И ничем хорошим это не кончилось. Осенью, когда пришла пора отвезти Ингмара в школу в Фалуне, Элуф, формальный опекун, решительно воспротивился.

— Ну нет, — сказал он. — Нечего ему делать в городской школе. Будет крестьянином, как я, как мой отец и как его отец. Скоро поедем с ним в лес закладывать милы. Это и есть учение, лучше всякой школы. Когда я был в его возрасте, там и жил всю зиму, в шалаше.

Как ни пыталась Карин его переубедить, Элуф был непреклонен. Пришлось удовлетвориться местной сельской школой.

Мало того — Элуф делал все, чтобы приручить Ингмара. Брал его с собой во все поездки. Мальчик неохотно подчинялся. Ему вовсе не хотелось не только принимать участие в попойках зятя, но даже присутствовать. Согласился, только когда тот поклялся: только в церковь и в лавку, больше никуда. Слово, разумеется, не сдержал. Как только Ингмар садился в коляску, гнал лошадей к кузнецам на рудник в Бергсоне или, без лишних затей, на постоялый двор в Кармсунде.

Поначалу Карин радовалась. Ей казалось, что присутствие мальчика будет сдерживать мужа. Во всяком случае, не будет валяться в придорожной канаве. И лошадей не загубит.

Но как-то раз Элуф явился домой в восемь утра. Ингмар спал в коляске.

— Займись братцем, — крикнул он жене. — Налакался, как свинья, и дрыхнет. Идти сам не может.

Карин чуть не потеряла сознание, даже пришлось присесть на ступеньку крыльца, чтобы побороть головокружение. Тут же вскочила, бросилась к коляске, схватила Ингмара и отнесла в дом. Мальчик вовсе не спал — он был без сознания и совершенно холодный. Как мертвый.

Уложила его в постель, укрыла одеялом, пошла в кухню, где завтракал Элиас Элуф. Схватила его за плечо.

— Жри, жри… Нажрись, чтоб надолго хватило. Если ты напоил брата до смерти, придется хлебать тюремную похлебку.

— Вот оно что… — удивился Элуф. — Давно не слышал. Ты, оказывается, умеешь говорить! Лучше бы молчала, чем нести сама не знаешь что. Немного перегонного никому еще не вредило.
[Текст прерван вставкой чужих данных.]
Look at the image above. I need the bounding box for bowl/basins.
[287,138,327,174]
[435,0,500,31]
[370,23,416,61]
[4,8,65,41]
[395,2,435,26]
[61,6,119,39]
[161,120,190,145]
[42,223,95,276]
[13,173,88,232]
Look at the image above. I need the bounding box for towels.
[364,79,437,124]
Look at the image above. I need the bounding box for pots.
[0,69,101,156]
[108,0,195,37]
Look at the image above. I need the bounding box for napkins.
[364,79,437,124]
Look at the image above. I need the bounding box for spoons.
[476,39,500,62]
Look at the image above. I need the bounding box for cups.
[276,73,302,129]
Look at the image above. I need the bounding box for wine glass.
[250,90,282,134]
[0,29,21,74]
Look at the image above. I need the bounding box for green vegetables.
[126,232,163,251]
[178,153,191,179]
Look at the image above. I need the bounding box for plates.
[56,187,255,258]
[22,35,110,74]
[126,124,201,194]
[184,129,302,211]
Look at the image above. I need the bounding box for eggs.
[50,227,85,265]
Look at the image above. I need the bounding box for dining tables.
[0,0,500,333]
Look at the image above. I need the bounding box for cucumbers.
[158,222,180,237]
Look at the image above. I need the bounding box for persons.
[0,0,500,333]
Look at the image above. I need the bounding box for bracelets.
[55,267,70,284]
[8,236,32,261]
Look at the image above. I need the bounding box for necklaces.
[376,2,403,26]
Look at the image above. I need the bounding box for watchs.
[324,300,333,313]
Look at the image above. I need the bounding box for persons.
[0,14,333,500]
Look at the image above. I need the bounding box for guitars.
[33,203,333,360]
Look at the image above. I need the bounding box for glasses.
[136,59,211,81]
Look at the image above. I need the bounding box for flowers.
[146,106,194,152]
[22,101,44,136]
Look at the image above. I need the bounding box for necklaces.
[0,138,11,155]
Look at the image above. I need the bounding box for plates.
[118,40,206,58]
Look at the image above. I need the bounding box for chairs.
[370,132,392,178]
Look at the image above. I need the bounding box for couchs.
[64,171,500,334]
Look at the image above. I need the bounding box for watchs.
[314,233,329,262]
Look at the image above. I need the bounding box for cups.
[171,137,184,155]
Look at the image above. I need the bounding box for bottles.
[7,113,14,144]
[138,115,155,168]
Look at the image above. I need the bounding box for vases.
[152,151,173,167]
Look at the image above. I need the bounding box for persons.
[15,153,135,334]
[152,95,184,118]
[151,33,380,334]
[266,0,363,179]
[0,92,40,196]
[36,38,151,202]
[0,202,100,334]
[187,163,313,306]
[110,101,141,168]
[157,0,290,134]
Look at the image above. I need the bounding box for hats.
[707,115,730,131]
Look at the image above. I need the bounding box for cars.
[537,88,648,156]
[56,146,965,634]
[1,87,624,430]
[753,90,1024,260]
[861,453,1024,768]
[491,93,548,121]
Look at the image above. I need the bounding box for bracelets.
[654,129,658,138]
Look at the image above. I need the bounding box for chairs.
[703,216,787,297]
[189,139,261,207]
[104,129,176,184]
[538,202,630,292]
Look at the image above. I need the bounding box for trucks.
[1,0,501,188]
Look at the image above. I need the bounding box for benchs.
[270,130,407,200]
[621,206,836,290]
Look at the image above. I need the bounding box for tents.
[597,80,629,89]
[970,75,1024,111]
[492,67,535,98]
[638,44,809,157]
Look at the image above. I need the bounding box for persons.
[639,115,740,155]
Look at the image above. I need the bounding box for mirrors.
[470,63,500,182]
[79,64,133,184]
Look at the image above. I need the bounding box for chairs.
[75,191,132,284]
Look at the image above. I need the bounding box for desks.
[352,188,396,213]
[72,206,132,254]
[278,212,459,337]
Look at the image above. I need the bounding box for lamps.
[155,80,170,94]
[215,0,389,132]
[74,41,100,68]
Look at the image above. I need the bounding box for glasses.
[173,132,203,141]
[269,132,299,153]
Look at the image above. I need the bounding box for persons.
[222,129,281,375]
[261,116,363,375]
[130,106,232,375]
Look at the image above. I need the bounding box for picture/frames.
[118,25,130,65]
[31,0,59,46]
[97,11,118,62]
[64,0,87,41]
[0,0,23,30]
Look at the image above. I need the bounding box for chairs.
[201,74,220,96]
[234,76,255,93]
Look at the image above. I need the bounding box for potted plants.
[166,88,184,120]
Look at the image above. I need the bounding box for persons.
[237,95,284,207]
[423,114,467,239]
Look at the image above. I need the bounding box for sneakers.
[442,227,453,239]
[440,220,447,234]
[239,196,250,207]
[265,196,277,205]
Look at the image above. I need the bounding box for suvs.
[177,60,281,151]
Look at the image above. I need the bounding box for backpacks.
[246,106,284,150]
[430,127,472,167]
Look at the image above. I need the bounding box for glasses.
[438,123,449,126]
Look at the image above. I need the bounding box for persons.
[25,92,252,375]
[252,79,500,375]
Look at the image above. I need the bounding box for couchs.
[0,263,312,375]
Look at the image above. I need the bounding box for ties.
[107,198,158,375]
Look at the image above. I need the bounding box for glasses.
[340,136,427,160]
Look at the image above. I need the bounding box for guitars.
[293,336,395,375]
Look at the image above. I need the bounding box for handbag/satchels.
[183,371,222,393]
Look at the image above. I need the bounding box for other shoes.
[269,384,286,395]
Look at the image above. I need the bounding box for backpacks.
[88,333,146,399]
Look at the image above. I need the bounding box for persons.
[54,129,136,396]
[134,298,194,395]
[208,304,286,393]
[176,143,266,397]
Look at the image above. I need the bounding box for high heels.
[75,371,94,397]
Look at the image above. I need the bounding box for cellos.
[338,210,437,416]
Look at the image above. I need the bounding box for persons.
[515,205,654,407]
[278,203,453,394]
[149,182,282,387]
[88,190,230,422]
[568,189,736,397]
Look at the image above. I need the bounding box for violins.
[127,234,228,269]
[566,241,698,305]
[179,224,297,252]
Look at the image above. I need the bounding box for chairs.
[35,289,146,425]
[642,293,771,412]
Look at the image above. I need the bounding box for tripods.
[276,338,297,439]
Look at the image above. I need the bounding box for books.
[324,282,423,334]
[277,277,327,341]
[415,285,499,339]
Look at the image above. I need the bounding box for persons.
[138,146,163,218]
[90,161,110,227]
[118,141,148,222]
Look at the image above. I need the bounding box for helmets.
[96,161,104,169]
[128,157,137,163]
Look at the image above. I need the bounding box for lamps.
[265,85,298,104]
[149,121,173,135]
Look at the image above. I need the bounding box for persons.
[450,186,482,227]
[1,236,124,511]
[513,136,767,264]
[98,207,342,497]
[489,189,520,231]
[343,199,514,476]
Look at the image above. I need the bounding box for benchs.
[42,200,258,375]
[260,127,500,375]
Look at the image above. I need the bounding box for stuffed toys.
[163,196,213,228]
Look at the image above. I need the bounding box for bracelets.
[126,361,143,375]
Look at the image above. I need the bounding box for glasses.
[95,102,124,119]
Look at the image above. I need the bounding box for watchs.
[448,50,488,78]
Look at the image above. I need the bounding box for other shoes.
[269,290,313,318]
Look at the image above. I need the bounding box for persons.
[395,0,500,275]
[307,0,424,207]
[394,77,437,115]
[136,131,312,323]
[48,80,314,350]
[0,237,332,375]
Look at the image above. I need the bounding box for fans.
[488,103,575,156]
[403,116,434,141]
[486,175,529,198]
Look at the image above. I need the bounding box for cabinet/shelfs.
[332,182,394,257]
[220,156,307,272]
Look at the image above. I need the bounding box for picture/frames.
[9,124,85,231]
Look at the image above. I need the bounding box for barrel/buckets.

— Я уже сказала, повторять не буду. — Карин сжала плечо мужа тонкими сильными пальцами. — Если умрет, двадцать лет тюрьмы тебе обеспечено.

И, не дожидаясь ответа, вернулась к брату. Тот тем временем отогрелся и пришел в сознание. Прийти-то пришел, но не мог пошевелить ни рукой, ни ногой, ему было очень плохо.

— Карин… я, наверное, сейчас умру.

— Ну нет, не умрешь. — Она присела на край кровати.

— Я не знал, что они мне давали.

— Вот и слава Богу, — серьезно сказала Карин.

— Если умру, напиши сестрам. Откуда мне было знать, что это спиртное?

— Неоткуда. Ясное дело — неоткуда.

Мальчик пролежал весь день в лихорадке. Даже сознание терял время от времени.

— Только отцу не говори, — попросил он внезапно.

Карин вздрогнула, но постаралась ответить как можно спокойнее:

— Нет, что ты. Отцу никто не скажет.

— Но если я умру, он же узнает. Стыд какой…

— Тебе нечего стыдиться. Ты ни в чем не виноват.

— А он скажет: головой надо было думать. Смотреть, что тебе дают… а теперь весь приход будет знать, как я напился пьяным. Что скажут работники, что скажет Лиза… а Дюжий Ингмар?

— Ничего они не скажут.

— Все равно… лучше бы ты сама им рассказала, как дело было. Они же там всю ночь пили, а я что… я прикорнул на лавке. На постоялом дворе в Кармсунде. А тут Элиас… разбудил и говорит: «Замерз небось? Иди, дам тебе кое-что, согреешься. Вода, говорит, с сахаром, ничего больше». Дает стакан — и вправду: горячо и сладко, что тут плохого? А он, оказывается, намешал туда чего-то. Что отец бы сказал?

Карин встала и приоткрыла дверь. Элуф так и сидит в гостиной, пусть слышит.

— Если бы только он был жив, Карин! Если бы только он был жив!

— И что тогда, Ингмар?

— Он бы его убил! Ну а как? Ты разве так не думаешь?

Элуф насмешливо хохотнул. Ингмар услышал его смех и побледнел. Карин поспешила опять закрыть дверь.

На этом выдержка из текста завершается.